Girls who have absent fathers are more likely to become single mothers in the future. Boys are more likely to become delinquent and psychologically unhealthy. And these are just a small fraction of the known negative effects of father absence.
Indeed, virtually everything bad that can happen to a child is much more likely to happen to children of divorced parents living in single-parent families. After divorce, the quality and quantity of time children spend with their fathers declines dramatically. In Split Families, Frank Furstenberg and Andrew Sherlin explain that a few years after divorce, only one in ten children have at least weekly contact with their father, and two-thirds have no contact at all.
Even for those divorced fathers who do maintain contact with their children, however, such contact is often casual or superficial and of little or no benefit to the child. In other words, while the mother-child bond is a primal bond that is rarely or never broken, a man's bond with his children depends largely on whether he maintains a relationship with his mother. As Papanou writes, men tend to see marriage and child-rearing as a whole, an interconnected phenomenon.
If their marriage deteriorates, their fathering deteriorates as well. If they are unmarried or divorced, their interest in children and their sense of responsibility toward them is greatly diminished. It is precisely because men tend to view marriage and fatherhood as an integrated whole that virtually all societies in history have placed great emphasis on the institution of marriage, the primary function of which is to create a socially binding union that keeps man and wife together for the benefit of children.
Or, as Papanou writes about it, men have the capacity for fatherhood, but they also have the capacity to wander alone, to wander. Therefore, all successful societies have imposed social obligations and sanctions on men to encourage paternal behavior. The most important of these obligations is the institution of marriage, the most universal social institution in existence.

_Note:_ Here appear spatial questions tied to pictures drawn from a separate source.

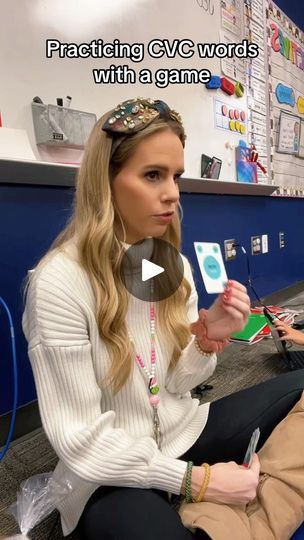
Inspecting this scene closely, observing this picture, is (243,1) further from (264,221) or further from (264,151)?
(264,221)

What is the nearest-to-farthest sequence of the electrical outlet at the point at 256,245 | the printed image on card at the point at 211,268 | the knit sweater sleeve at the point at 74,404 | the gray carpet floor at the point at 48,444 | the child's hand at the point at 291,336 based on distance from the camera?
the knit sweater sleeve at the point at 74,404 < the printed image on card at the point at 211,268 < the gray carpet floor at the point at 48,444 < the child's hand at the point at 291,336 < the electrical outlet at the point at 256,245

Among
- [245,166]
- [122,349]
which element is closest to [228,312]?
[122,349]

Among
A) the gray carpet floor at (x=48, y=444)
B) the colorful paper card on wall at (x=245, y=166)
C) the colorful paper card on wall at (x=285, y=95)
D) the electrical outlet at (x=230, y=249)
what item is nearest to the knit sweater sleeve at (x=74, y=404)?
the gray carpet floor at (x=48, y=444)

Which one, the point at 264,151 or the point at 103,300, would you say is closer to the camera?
the point at 103,300

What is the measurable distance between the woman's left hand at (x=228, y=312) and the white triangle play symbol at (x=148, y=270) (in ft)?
0.52

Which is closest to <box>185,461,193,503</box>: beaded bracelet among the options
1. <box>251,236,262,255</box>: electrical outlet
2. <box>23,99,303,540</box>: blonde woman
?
<box>23,99,303,540</box>: blonde woman

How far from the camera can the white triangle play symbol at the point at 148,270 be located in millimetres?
797

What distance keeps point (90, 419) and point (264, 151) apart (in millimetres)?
2326

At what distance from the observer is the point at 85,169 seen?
2.36ft

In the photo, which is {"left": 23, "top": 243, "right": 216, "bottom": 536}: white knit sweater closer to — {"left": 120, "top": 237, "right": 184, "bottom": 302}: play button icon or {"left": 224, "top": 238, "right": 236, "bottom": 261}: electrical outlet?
{"left": 120, "top": 237, "right": 184, "bottom": 302}: play button icon

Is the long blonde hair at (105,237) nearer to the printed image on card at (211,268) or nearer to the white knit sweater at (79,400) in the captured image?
the white knit sweater at (79,400)

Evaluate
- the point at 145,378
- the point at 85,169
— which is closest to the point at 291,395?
the point at 145,378

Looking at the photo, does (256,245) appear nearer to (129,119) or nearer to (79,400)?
(129,119)

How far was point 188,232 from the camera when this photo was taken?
1.93 meters
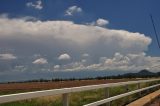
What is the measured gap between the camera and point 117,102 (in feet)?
61.3

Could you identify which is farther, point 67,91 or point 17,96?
point 67,91

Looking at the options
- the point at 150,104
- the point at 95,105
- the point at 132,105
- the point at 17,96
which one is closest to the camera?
the point at 17,96

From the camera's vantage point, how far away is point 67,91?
9.67m

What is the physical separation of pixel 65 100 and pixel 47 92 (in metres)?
1.25

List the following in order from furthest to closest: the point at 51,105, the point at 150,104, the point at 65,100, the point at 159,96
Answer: the point at 159,96 → the point at 150,104 → the point at 51,105 → the point at 65,100

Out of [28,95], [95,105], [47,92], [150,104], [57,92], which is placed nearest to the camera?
[28,95]

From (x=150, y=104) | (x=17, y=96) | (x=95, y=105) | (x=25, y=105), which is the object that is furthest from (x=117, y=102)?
(x=17, y=96)

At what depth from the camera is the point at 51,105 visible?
1462 centimetres

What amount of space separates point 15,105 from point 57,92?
1009 centimetres

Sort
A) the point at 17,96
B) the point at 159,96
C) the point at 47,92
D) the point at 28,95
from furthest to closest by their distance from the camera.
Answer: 1. the point at 159,96
2. the point at 47,92
3. the point at 28,95
4. the point at 17,96

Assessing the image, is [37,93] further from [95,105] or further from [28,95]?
[95,105]

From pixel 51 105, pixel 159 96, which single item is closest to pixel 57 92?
pixel 51 105

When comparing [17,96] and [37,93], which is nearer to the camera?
[17,96]

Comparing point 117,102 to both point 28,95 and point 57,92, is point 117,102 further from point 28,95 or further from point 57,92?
point 28,95
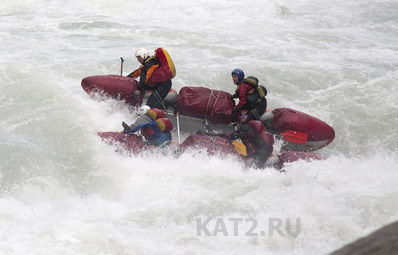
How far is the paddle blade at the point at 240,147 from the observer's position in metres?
5.98

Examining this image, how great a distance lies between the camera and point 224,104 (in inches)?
270

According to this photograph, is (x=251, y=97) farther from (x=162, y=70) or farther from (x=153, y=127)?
(x=153, y=127)

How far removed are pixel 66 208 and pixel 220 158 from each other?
6.91ft

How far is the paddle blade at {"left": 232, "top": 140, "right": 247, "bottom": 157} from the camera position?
598cm

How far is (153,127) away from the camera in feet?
19.9

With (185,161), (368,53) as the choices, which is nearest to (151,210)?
(185,161)

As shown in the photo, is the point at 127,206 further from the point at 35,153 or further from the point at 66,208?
the point at 35,153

Until the mid-twentieth century, marriage was considered a sacred contract between a man and a woman, to be broken only in the most extreme situations. But since then, the institution of marriage has rapidly deteriorated. Today, many people avoid marital unions, and among those who do marry, divorce is the statistical norm.
If someone were to deliberately create a culture and social system with only one explicit purpose - to destroy marriage, fatherhood, and men's contribution to family life - our current society would be close to what the result would be. The sexual revolution that began in the 1960s was a major factor in the decline of the institution of marriage. Under the guise of sexual liberation, promiscuity was normalized.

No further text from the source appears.